It’s a clear and frigid day. The trees are still barren and the bitter wind rushes over the torpid yellow grass. We’re in a transitional phase between winter and spring, a difficult, adolescent time when the weather fluctuates between warm and cold like a temperamental teenager. Soon enough it’ll be true spring. The cherry blossoms on Ho Plaza will bloom, the air will fill with ephemeral fragrance and life will continue on.
Literature is about life, and life is defined by phases. So what better way is there to express the phasic nature of life than with the metaphor of seasons? The idea that seasons are analogues to the cycle of life is as old as literature and deeply rooted in the Jungian meta-consciousness. However, why this idea is so ingrained in all of us requires some introspection. After all, the effects of seasonal changes are a peculiar artifact of those civilizations that developed above the tropic of cancer. With Western civilization spreading around the globe in recent centuries, notions of seasonal changes spread like some brain virus or meme, influencing the minds and habits of the peoples that fell under the sway of Western cultural influence. Educated in the grand tradition of English literature, as most of us are, I’m familiar with the works of such seasonally-influenced literary works as the fairy tales of the Brothers Grimm, the poems of Robert Frost, Disney classics and even concertos like Vivaldi’s “Four Seasons.” These works rely on powerful seasonal images to instill different moods in their audiences. The assumption of their creators was, perhaps, that they were writing for an audience that had knowledge of the visceral effects of seasons.
In my own case, however, coming from Southeast Asia, a place that never experienced the four traditional seasons, I’m not sure how these images came to resonate so deeply within my own literary consciousness. As I read, the deep, dark black, snow-covered forests of deep winter became synonymous with the brooding presence of faeries unseen and magical things underfoot and out of sight. My vision of spring became a lush mountain valley scene with the sun’s rays glinting over perfect crystalline shards of melting ice; Morgenstimmung resonating softly in the background. I knew summer as that wild time of searing heat and torrential rain. A time when the explosive vitality of children’s play in typical bildungsroman fashion came alive. And finally, fall became known to me as that magical time of changing leaves and ripening fruit that called to mind Robert Frost’s apple picking shenanigans from his poem “After Apple Picking,” but with the suggestion that with maturity and ripeness comes the inevitable descent into decay and senescence. All of these impressions were nuggets of cultural information that I absorbed without truly knowing what they meant in visceral terms. That is, of course, until I came to a place where they are immediately apparent. By which I mean Ithaca, with its blistering summers, New England fall colors, and frigid winters. Only then did that crucial component click. Only since then have I come to better understand the authorial drive to use seasons as metaphors.

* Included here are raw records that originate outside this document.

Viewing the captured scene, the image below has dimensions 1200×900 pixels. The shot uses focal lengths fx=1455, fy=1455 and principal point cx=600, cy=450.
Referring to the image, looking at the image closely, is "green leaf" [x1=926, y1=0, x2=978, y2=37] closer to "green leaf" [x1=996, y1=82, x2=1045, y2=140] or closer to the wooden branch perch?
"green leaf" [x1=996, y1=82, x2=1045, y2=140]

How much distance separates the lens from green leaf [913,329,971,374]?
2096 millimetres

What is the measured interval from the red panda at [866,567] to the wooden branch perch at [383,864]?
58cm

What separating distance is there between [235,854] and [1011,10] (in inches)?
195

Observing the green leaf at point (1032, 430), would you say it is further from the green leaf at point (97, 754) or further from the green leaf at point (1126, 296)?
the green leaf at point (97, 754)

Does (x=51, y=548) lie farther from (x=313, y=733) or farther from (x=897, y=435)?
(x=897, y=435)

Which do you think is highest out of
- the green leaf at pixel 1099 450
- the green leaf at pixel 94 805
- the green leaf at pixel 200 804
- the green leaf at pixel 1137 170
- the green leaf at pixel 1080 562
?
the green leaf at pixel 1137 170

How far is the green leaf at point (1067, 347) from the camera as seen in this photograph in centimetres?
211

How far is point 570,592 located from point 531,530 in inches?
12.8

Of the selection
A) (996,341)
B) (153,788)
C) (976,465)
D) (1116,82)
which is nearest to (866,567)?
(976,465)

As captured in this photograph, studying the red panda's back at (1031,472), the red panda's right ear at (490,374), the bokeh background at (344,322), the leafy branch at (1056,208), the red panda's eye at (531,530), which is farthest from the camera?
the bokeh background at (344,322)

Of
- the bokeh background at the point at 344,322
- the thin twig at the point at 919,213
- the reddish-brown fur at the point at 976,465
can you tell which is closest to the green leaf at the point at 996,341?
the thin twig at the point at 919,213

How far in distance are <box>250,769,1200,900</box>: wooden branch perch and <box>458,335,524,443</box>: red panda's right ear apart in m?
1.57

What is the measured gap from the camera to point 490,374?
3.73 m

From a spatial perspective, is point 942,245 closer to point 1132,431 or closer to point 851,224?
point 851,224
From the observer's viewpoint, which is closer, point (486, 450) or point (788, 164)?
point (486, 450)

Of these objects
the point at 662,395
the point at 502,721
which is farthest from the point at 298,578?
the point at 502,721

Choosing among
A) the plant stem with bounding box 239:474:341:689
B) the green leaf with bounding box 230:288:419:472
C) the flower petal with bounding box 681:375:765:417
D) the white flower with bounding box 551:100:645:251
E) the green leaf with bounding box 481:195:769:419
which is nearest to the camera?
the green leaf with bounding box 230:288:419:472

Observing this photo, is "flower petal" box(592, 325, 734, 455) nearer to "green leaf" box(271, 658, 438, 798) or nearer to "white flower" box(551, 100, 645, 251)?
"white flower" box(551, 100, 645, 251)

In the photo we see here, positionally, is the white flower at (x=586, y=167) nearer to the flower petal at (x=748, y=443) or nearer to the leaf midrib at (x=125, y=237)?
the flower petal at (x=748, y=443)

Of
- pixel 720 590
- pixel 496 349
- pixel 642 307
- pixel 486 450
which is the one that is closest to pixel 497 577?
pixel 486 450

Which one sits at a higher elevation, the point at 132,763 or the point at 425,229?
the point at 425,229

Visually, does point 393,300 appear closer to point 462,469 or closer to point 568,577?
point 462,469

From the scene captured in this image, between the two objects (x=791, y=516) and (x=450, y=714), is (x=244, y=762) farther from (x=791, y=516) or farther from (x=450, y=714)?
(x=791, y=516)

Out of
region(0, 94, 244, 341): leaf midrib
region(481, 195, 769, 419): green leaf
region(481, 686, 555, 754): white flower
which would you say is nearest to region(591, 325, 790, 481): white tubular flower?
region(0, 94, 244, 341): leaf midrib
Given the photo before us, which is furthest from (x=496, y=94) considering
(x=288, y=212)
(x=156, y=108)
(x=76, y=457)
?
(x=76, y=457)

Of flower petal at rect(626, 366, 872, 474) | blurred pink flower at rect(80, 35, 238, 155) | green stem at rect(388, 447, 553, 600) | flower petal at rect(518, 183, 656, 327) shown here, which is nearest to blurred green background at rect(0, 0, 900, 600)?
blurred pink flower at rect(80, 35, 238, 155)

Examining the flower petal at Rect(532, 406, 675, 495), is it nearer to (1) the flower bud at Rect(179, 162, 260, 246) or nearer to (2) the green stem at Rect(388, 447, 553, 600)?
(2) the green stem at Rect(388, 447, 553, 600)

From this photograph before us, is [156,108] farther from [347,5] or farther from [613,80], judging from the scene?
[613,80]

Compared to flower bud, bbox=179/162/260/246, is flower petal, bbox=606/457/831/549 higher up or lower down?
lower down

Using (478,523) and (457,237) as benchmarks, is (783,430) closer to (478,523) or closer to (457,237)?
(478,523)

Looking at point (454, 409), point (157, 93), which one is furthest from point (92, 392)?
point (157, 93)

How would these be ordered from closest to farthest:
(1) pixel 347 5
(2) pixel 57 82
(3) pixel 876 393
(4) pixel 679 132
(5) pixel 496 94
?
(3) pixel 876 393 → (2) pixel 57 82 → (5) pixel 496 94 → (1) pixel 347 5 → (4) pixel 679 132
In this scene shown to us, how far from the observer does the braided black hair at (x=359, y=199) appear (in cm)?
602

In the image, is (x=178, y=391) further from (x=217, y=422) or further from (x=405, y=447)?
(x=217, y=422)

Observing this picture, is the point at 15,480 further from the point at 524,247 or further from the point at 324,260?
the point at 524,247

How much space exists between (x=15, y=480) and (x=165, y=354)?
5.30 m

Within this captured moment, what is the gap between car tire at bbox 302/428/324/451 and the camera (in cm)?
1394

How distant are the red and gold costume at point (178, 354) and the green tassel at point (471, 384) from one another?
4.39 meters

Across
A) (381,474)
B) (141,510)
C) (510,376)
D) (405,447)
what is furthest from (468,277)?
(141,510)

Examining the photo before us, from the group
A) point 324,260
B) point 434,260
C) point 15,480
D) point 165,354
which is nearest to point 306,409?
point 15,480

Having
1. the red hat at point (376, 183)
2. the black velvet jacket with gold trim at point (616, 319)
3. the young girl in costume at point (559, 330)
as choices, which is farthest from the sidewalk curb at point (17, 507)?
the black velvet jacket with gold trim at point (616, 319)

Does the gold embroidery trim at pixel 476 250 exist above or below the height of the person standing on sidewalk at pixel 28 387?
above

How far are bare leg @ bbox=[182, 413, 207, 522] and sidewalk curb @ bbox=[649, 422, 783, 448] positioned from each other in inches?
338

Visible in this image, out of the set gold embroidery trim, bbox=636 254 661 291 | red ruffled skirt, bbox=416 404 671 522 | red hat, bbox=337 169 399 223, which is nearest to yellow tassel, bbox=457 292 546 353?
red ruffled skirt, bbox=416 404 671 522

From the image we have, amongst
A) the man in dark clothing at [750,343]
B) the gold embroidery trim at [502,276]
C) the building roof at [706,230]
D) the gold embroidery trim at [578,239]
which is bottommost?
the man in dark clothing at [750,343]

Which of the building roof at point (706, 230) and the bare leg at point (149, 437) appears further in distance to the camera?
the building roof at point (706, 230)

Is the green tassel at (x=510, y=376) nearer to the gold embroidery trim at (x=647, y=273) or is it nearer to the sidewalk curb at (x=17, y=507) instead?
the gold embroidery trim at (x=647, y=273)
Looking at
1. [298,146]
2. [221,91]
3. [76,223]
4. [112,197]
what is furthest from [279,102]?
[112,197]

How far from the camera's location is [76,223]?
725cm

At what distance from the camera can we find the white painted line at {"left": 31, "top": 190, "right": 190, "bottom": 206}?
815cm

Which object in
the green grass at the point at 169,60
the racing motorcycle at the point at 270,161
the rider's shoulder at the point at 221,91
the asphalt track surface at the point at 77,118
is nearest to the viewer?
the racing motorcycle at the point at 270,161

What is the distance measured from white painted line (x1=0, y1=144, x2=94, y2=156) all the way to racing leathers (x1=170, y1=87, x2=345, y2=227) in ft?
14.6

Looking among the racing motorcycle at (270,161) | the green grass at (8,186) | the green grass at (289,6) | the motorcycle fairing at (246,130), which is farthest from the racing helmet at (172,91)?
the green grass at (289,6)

Writing about seasonal changes is a powerful tool to convey the idea of cycles and to help a narrative progress through time. What is understood intuitively by most people is that spring connotes adolescence and freshness, summer vitality and autumn maturity. Winter is a more double-edged sword: A time of simultaneous threat and magic, doubtlessly reinforced by the common child’s belief that winter’s deep heralds a special visitation by one S. Claus. In Richard Adams’ Watership Down, seasons are used to denote a beginning and end to the travails of a warren of intrepid rabbits. With the coming of spring, humans threaten to exterminate the warren to make way for new construction, prompting a small group of rabbits to flee their doomed home and embark on a journey across the fields of rural England on a quest for a new home. At the books end, spring comes again, ending what it started.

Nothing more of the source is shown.